The question of time to start training isn’t so much about the when as the how. “Training” should begin very early. In the early months following birth, a young horse’s musculoskeletal tissues experience a dynamic development phase related to growth. During this time the tissues are extremely adaptive and changeable. This is especially true of joint cartilage, tendon and bone. Exercise early on impacts the health of these tissues and their resistance to injury, with these effects lasting into a horse’s later years. 

Growth Plates
Conditioning strategies have evolved through scientific application and understanding of exercise physiology that has taken great strides in recent decades. We now know that basing maturity on growth plate closure is inappropriate to determine how to train a horse for athletic longevity. 

Historically, people have measured a horse’s skeletal maturity by growth plate closure. However, this technique has only slight relevance. The growth plates of the knees and hocks are well closed by 11/2 years of age, 2 years at the latest, and so this becomes a moot issue in considering when to start your young horse in simple training. 

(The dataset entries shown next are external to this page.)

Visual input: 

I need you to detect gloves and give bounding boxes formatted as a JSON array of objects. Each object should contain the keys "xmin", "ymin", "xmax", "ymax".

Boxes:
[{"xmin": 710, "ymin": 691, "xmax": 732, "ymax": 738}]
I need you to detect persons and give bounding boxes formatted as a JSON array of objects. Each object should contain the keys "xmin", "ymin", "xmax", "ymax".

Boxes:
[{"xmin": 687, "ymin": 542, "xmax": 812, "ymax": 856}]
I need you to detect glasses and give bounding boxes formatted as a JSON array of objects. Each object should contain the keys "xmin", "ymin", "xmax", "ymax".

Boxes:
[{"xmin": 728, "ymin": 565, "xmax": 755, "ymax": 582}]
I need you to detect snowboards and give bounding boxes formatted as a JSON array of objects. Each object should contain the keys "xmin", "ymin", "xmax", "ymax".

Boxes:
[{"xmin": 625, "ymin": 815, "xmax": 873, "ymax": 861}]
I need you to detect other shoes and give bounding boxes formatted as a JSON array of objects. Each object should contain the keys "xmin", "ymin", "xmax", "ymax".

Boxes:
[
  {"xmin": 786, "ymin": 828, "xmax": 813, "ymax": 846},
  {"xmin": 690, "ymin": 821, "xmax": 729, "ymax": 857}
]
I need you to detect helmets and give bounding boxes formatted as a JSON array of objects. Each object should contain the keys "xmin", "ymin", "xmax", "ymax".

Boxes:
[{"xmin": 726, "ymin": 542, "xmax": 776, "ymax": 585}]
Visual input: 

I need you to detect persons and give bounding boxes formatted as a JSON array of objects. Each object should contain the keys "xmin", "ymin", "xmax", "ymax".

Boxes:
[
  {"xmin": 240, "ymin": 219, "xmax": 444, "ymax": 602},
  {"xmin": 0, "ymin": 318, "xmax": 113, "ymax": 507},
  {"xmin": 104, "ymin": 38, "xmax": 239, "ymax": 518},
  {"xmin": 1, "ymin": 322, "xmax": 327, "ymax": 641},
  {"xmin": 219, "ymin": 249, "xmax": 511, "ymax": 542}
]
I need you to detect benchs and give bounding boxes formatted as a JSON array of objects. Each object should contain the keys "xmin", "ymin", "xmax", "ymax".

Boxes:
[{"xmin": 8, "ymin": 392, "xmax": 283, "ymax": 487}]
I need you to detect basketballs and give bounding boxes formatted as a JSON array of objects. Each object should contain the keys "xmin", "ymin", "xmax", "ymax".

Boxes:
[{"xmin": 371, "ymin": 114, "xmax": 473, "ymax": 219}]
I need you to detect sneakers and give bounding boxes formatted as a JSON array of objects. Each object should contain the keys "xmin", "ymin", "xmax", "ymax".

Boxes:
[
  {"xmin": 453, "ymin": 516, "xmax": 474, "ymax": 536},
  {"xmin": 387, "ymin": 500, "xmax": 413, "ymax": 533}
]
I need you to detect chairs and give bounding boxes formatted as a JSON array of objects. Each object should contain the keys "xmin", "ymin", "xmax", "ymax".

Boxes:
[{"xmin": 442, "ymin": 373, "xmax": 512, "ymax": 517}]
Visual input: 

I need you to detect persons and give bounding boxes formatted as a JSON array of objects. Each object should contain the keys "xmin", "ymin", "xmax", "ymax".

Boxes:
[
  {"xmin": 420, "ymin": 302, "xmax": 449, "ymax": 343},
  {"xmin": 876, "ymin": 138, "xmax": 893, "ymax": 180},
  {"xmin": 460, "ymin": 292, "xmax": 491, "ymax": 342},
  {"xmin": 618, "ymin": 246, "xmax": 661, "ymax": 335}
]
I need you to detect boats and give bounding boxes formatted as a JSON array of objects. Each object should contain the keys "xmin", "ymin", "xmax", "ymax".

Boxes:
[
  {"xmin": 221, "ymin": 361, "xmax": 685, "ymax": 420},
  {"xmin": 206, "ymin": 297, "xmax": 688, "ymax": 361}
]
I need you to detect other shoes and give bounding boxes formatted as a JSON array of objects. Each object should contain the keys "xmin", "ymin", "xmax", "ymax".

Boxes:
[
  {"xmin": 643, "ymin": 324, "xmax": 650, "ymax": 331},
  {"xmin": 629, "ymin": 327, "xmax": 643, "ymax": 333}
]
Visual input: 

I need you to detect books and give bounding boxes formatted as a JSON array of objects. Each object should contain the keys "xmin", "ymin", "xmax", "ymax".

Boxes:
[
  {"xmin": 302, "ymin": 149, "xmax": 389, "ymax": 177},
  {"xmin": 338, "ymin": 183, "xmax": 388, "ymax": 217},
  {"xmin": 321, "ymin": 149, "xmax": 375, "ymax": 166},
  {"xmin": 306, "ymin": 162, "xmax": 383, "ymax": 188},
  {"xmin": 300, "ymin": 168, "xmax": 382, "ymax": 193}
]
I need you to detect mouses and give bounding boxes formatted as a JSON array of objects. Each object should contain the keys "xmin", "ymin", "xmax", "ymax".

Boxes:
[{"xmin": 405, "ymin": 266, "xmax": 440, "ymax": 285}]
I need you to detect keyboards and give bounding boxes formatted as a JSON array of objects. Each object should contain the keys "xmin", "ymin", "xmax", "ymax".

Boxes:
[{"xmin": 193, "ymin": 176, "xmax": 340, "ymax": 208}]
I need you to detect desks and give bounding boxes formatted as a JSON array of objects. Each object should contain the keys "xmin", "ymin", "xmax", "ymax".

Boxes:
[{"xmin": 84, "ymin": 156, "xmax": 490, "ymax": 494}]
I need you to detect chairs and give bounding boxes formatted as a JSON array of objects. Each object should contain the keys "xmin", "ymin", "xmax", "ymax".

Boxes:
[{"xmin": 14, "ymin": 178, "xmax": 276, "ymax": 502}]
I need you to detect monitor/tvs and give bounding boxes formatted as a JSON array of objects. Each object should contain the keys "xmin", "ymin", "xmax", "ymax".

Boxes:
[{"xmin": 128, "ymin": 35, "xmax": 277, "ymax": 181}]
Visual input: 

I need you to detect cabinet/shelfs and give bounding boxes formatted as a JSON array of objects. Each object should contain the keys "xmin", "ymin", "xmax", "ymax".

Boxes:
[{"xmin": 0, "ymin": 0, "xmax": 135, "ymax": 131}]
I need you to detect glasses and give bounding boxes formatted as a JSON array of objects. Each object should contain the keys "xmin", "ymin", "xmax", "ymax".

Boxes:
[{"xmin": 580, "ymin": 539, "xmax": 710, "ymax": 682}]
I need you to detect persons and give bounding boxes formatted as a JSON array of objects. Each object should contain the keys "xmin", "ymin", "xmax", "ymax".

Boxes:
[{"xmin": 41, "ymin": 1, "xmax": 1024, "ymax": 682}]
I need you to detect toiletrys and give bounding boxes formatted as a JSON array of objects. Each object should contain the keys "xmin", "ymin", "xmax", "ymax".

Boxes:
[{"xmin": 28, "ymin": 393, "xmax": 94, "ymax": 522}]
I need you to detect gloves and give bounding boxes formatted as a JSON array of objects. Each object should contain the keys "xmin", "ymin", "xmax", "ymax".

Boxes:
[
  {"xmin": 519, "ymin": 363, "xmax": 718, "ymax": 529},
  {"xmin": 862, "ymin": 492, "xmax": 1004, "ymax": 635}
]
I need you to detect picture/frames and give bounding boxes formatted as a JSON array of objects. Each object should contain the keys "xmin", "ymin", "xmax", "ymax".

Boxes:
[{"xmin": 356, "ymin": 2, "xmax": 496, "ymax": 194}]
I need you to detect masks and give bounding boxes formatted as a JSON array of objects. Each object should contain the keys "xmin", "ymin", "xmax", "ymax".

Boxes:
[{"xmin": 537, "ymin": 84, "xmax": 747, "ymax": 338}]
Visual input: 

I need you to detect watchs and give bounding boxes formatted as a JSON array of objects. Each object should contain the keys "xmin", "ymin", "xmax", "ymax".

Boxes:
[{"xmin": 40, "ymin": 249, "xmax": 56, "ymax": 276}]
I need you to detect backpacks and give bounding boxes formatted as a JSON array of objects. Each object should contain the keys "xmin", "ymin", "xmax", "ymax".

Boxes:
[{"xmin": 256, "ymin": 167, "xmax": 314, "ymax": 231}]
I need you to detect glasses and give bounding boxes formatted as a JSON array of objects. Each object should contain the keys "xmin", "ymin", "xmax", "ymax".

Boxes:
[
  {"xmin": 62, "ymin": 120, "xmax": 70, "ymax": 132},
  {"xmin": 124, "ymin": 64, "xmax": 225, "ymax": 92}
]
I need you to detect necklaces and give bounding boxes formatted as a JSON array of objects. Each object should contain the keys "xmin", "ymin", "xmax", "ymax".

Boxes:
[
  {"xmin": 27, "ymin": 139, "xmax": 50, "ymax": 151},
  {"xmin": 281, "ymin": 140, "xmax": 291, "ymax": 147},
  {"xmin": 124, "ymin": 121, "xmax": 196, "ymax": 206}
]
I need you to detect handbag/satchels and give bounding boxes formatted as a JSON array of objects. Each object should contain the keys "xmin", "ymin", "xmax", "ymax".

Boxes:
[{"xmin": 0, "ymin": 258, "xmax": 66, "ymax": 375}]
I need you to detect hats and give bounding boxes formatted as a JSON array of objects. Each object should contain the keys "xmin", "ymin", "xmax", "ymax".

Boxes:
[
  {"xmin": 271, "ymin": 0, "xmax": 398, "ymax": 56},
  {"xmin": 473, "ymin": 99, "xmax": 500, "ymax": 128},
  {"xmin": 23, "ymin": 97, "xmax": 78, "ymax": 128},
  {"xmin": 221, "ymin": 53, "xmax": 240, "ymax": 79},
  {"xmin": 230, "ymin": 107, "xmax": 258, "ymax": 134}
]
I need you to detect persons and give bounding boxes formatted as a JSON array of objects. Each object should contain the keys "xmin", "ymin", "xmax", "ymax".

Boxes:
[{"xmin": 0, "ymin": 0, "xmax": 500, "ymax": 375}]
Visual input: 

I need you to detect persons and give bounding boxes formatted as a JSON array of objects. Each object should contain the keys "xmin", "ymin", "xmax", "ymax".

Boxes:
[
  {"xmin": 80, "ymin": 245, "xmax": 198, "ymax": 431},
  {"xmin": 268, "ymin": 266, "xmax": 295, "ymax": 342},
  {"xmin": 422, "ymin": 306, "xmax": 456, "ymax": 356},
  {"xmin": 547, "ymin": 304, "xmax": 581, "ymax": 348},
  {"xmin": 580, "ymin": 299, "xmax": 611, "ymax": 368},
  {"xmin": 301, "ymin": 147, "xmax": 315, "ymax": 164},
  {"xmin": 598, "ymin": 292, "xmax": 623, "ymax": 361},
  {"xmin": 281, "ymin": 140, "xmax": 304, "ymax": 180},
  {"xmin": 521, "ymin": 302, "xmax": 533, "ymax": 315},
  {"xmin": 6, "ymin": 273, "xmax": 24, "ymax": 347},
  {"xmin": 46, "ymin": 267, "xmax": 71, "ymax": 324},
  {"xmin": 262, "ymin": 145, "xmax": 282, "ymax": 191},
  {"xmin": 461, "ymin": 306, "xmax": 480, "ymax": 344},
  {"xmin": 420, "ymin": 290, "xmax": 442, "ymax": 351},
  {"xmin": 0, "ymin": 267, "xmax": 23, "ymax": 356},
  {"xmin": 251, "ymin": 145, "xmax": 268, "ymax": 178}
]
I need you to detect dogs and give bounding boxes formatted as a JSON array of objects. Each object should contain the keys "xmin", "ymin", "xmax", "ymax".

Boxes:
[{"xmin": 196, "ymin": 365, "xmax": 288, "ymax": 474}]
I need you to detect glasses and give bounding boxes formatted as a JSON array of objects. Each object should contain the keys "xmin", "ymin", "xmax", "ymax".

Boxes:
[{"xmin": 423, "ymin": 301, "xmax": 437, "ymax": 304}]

One relevant feature of growth plates pertains to any conformational crookedness of the limbs, known as angular limb deformities. If a horse is toed-in or toed-out from the fetlock, surgical correction must be done before he is 2 months old. For angular rotations based around the knees or hocks, surgical correction should be implemented no later than 5 to 6 months of age to achieve reasonable success. A horse with a conformational imperfection, such as a crooked leg, will need more time and diligence in developing his musculoskeletal system with proper training. The objective is to strengthen the support structures in his legs to minimize rotational and twisting forces on a crooked limb.

Adaptive Changes in Response to Exercise
Withholding exercise in the first months and years predisposes a horse to a myriad of joint or tendon issues later in his athletic life. Confining a young horse leads to varying degrees of atrophy throughout his body, but especially reduces the thickness of his joint cartilage. Thinned cartilage is more at risk of injury.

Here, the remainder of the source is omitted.